Sanitation is an important component to preventing spread of gray mold. Clean all equipment used on/near plants. Removing dead and infected plants and plant parts is essential to preventing, slowing, and stopping the spread of infection. Avoid removing affected plant parts when the field is wet or humid to prevent the spread of spores in conditions that favor further infection. Proper spacing will promote air flow between and around plants, also reducing the risk of infection. Because B. cinerea thrives in cool, moist environments, maintaining a properly watered environment with as little excess moisture as possible should reduce epidemics. Reduce humidity (below 50% RH) in greenhouses. Avoid over-fertilization to limit excess growth of the plant."

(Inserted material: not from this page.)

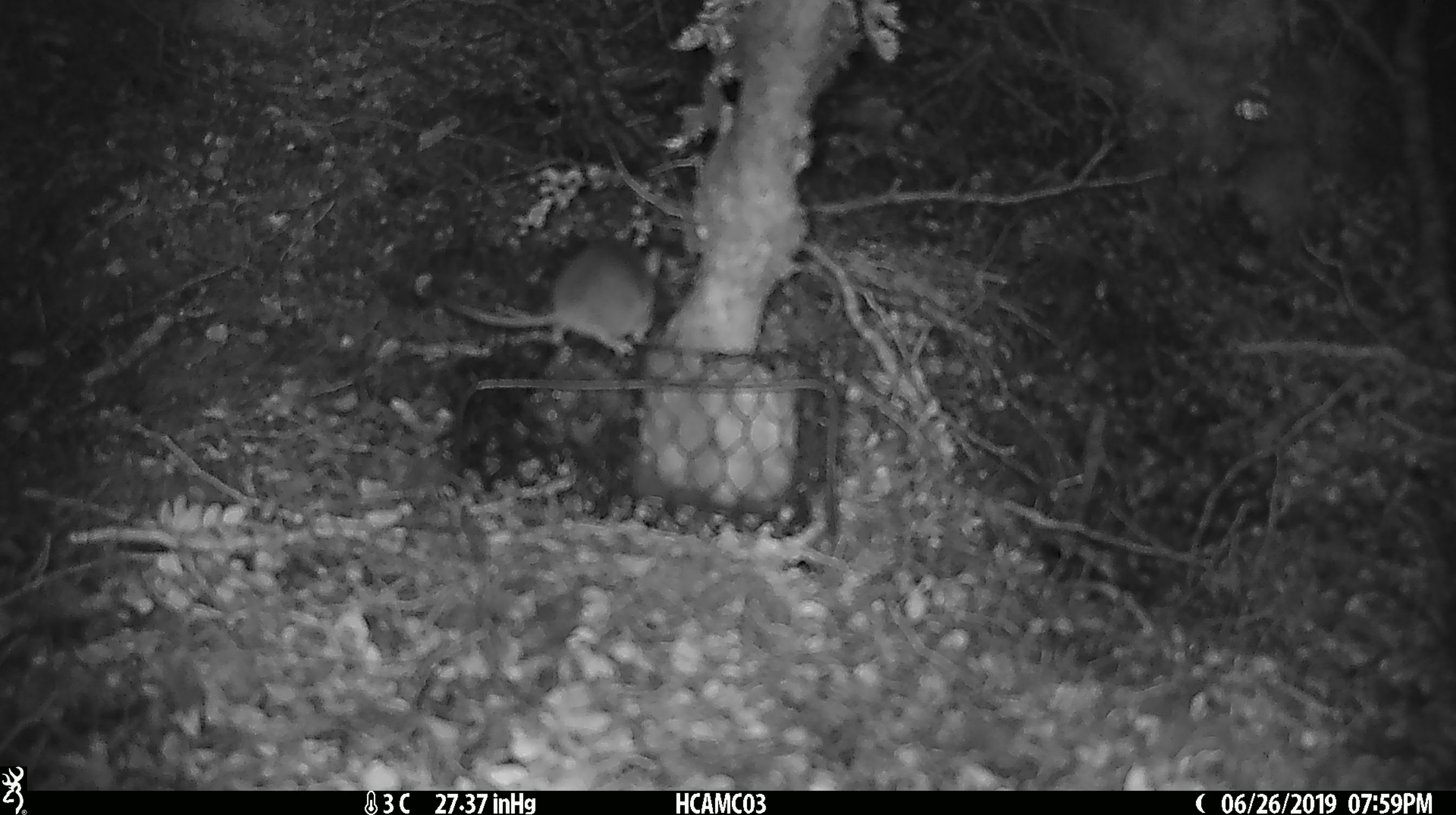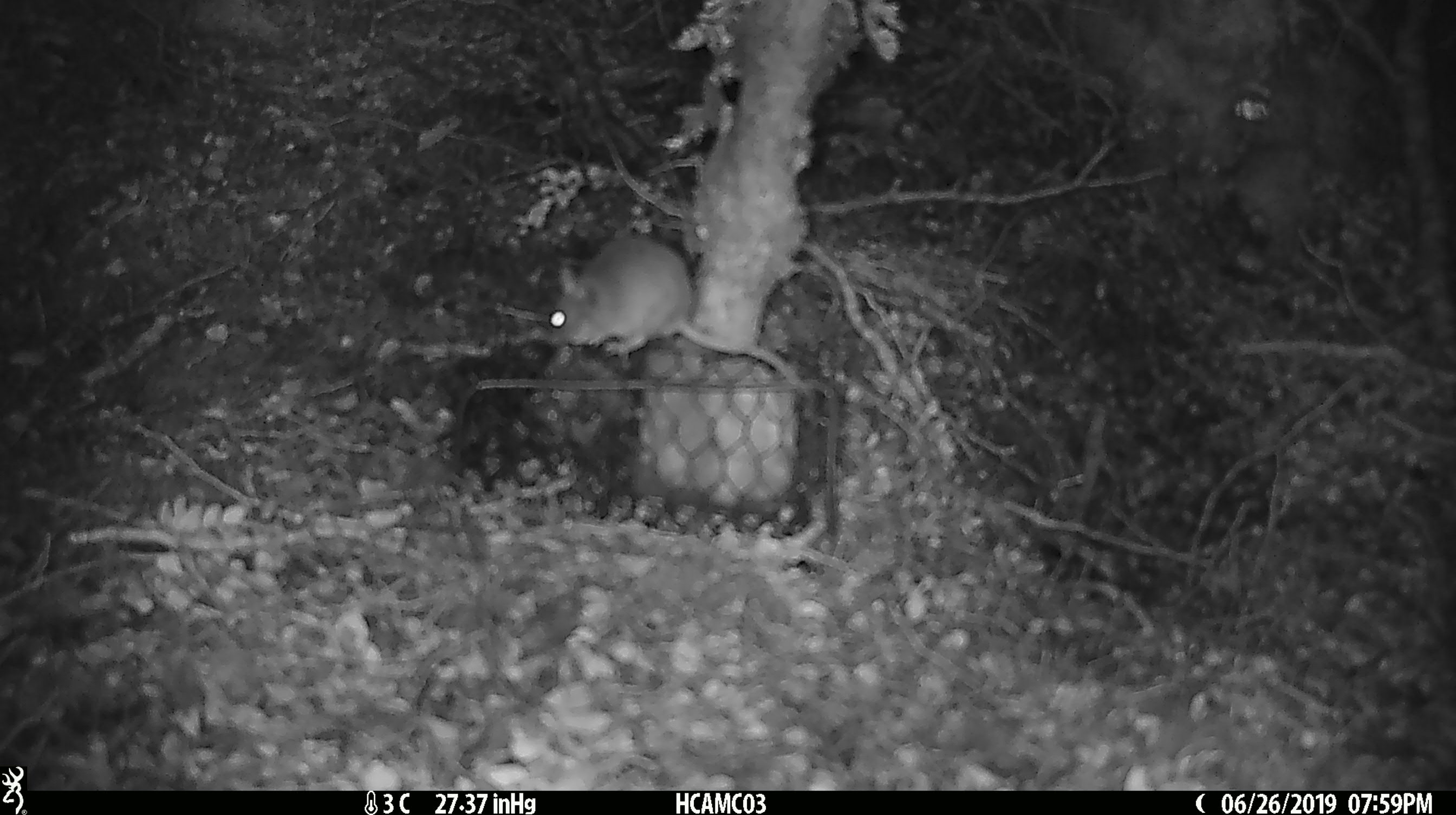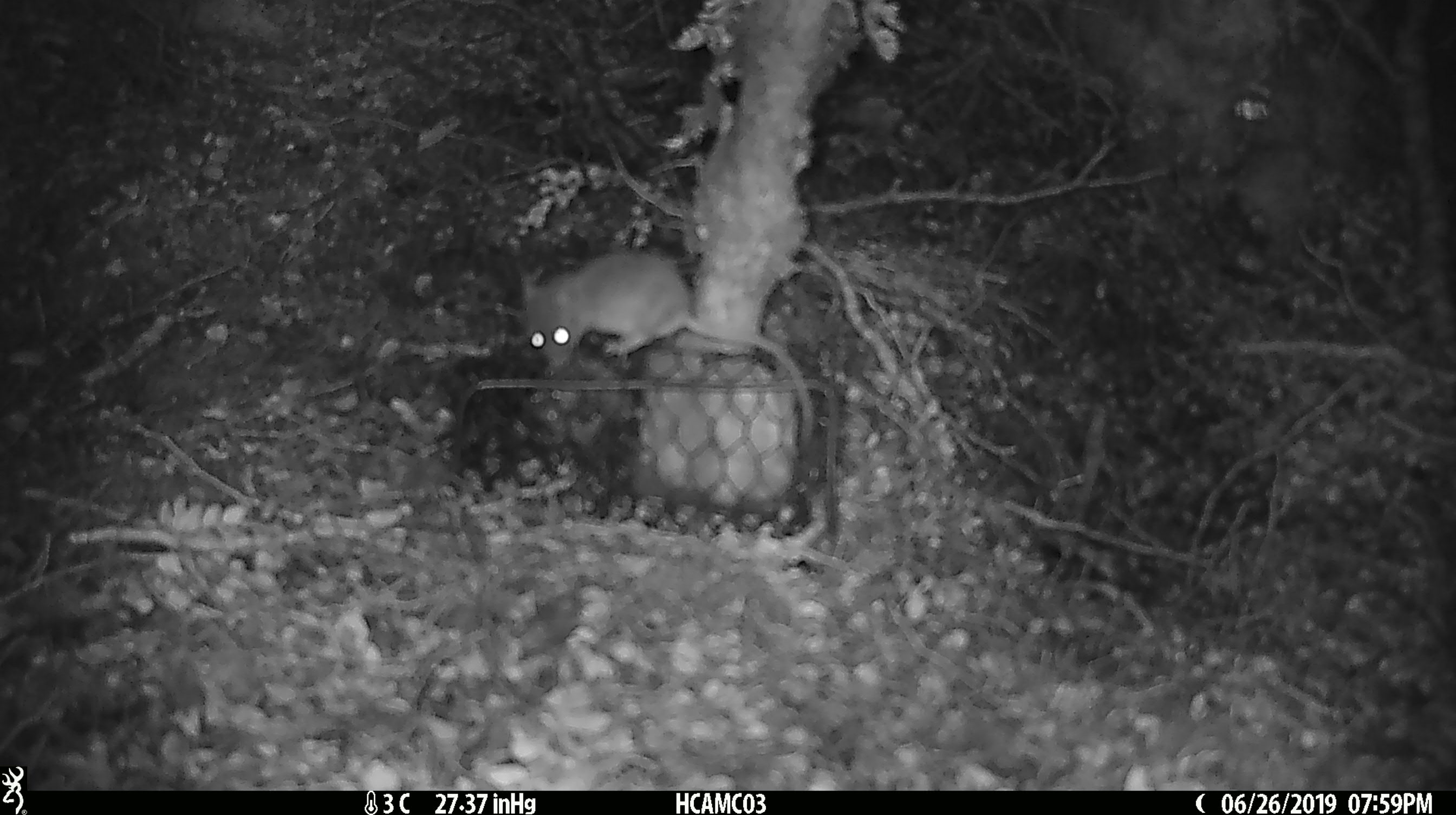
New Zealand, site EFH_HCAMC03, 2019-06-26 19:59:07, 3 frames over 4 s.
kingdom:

There are currently no effective, legal chemistries available to control gray mold in industrial hemp.

 

Roy O'Bannon

Well-Known Member
Below 50rh, that I can do in the shop, between the ac and dehumidifier. This spring though the ac wasn't running and I hadn't bought the dehumidifier yet... seems I caused my own mold. Had a week of 60ish rh and I overfed and made lots of green growth in flower.
 

bigunyun

Well-Known Member
Bummer! Growing here spring and summer in the Northeast mold is always an issue. One thing to watch for is when your lights go off and temps drop, the RH will spike and that can trigger mold. I run my AC during the day and my dehumdi's at night. Another option is switching up your lighting schedule so lights are on at night, off during day... that can help in summer months. I switched my plants up last summer from a daytime light schedule to nighttime - I switched it up in one day and the plants didn't seem to skip a beat.
 

Husk

Well-Known Member
Bummer! Growing here spring and summer in the Northeast mold is always an issue. One thing to watch for is when your lights go off and temps drop, the RH will spike and that can trigger mold. I run my AC during the day and my dehumdi's at night. Another option is switching up your lighting schedule so lights are on at night, off during day... that can help in summer months. I switched my plants up last summer from a daytime light schedule to nighttime - I switched it up in one day and the plants didn't seem to skip a beat.
This is exactly it! What most growers run into that can cause severe mold problems is the rapid temperature change from the light turning off. What happens is the change in temperature upon thermal regulated objects such as a pot of soil that continues to hold heat, while the fans, tent, leafs, etc. Rapidly cool, as well as cold air being blown on hot leafs.This creates much condensation! To avoid this, most run major changes like this at the most homeostasis time. This in turn will reduce such a rapid temperature change between objects, potentially decreasing the possibility of water droplets that need to be removed, mostly from air movement to the dehumidifier if available. The idea is to create an environment that doesn't fluctuate drastically and slowly decrease temps as a whole. The same can be said for lights on...

This small detail is what most growers seem to forget, neglect, or simply disrespect! In nature 10 degree drops don't happen in an instant. The sun sets, and rises very slowly, and methodically almost.